_Aim_
In the material below, repeat only the lines from the one that holds "How far away" through the final line, exactly as they stand.

Records contained in a dataset:
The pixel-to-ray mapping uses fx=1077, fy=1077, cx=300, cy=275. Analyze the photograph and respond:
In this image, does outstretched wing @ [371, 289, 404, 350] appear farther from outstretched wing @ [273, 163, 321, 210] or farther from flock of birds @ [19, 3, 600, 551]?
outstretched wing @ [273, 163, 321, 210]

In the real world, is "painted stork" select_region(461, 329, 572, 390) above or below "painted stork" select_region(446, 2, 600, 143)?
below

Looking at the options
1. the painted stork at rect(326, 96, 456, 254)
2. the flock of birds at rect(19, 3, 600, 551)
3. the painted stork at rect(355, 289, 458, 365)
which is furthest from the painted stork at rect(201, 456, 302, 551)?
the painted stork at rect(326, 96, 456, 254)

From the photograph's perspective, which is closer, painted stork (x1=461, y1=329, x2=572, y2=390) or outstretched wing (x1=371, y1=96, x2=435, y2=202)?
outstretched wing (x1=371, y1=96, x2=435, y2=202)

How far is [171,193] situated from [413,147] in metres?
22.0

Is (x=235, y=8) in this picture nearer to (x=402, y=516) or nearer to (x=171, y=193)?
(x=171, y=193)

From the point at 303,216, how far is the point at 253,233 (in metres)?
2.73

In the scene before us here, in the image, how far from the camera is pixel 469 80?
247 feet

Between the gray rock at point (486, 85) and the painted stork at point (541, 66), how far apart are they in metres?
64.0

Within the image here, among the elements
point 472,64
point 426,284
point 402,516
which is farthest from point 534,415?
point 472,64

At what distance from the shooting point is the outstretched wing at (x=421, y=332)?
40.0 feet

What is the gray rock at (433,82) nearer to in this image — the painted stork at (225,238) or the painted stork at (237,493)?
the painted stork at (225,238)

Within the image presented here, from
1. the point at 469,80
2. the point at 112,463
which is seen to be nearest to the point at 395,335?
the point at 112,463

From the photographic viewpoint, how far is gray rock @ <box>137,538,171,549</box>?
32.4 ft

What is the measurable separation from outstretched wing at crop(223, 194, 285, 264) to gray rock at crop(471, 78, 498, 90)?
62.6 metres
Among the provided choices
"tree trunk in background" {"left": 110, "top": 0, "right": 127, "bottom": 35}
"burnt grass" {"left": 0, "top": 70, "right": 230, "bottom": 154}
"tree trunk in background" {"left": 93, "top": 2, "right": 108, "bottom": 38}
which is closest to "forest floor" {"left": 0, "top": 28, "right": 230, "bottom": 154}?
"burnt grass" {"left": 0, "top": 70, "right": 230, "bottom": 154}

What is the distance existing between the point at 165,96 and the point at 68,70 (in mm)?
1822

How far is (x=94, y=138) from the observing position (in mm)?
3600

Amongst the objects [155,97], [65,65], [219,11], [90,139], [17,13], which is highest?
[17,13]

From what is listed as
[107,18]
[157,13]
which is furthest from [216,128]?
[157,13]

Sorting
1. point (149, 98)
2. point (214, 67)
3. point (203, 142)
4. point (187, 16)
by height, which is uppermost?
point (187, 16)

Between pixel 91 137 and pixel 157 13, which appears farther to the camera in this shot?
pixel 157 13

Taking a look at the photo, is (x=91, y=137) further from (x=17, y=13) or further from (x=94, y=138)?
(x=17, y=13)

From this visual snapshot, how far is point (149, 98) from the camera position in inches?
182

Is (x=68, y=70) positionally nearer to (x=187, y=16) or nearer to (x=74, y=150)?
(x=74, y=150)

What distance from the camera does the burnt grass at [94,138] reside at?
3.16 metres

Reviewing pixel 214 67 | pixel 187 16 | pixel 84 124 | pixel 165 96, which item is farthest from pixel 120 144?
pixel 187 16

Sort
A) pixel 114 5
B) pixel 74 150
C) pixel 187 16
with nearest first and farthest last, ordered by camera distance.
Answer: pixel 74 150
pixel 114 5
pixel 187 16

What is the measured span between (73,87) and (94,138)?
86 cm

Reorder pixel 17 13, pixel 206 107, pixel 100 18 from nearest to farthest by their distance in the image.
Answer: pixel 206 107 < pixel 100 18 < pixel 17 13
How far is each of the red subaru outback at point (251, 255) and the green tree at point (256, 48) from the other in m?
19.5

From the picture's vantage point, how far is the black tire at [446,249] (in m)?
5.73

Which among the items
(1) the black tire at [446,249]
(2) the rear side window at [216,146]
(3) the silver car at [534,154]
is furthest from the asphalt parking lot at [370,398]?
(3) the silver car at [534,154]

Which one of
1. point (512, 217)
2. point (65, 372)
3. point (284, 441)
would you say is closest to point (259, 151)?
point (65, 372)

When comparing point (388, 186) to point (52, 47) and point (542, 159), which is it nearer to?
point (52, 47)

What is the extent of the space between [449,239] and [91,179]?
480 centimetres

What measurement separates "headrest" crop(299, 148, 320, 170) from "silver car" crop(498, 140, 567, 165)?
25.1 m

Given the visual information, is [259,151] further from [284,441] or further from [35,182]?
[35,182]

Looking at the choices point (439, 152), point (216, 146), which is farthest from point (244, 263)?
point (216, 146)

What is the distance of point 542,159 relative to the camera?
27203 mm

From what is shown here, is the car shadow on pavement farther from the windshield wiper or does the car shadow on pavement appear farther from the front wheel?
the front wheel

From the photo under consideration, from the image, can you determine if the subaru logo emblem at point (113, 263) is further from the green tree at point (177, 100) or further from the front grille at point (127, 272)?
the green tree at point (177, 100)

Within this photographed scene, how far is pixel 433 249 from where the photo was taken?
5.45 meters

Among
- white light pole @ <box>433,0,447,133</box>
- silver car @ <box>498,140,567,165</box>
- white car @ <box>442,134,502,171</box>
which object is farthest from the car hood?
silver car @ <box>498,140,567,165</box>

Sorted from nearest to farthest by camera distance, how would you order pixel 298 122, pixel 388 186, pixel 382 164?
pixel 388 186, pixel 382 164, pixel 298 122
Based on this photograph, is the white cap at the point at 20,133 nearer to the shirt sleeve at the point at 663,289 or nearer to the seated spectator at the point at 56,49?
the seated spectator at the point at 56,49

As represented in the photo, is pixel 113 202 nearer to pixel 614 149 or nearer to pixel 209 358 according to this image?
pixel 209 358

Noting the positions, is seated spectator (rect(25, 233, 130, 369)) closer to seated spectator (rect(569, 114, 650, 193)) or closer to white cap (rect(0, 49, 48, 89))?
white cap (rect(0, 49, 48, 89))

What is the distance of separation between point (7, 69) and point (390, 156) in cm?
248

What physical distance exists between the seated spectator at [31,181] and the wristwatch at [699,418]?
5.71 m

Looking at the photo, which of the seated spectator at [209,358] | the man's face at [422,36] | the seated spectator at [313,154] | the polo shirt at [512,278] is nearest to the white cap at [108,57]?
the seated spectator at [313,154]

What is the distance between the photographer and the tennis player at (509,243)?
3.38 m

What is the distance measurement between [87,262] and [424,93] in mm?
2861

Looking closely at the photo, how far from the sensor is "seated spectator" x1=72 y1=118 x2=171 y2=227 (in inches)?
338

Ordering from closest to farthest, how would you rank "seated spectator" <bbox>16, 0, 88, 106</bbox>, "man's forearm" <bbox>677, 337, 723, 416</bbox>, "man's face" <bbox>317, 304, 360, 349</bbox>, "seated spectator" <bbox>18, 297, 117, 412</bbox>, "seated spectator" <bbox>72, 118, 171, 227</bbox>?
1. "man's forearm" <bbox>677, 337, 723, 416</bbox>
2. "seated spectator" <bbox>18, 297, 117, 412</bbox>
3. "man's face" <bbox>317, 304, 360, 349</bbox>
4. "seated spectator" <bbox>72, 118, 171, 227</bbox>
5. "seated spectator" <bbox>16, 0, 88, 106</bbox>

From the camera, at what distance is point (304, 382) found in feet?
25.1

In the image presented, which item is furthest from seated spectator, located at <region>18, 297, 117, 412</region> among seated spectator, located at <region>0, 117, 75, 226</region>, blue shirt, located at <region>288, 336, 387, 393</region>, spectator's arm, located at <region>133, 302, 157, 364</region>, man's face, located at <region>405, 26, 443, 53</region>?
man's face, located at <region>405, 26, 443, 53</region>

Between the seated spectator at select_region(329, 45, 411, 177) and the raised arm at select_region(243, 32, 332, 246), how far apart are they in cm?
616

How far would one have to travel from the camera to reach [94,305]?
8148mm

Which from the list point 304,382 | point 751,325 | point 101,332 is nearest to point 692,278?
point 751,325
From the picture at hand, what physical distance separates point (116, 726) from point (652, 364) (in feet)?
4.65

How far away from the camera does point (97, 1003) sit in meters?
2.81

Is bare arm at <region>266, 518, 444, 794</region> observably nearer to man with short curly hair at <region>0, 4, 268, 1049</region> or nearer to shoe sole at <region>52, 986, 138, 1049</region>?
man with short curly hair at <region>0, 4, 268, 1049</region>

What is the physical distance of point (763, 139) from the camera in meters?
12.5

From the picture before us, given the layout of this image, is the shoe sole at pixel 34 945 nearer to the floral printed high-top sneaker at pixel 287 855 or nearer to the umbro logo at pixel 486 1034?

_Task solution_
How far away from the camera does point (97, 1003) sit in meters?
2.81

Is bare arm at <region>266, 518, 444, 794</region> observably nearer to man with short curly hair at <region>0, 4, 268, 1049</region> or nearer to shoe sole at <region>52, 986, 138, 1049</region>?
man with short curly hair at <region>0, 4, 268, 1049</region>

What is the physical distance of point (763, 139) from the camera in meters?
12.5

From the picture before us, given the layout of this image, is the shoe sole at pixel 34 945 nearer to the floral printed high-top sneaker at pixel 287 855 or nearer to the umbro logo at pixel 486 1034?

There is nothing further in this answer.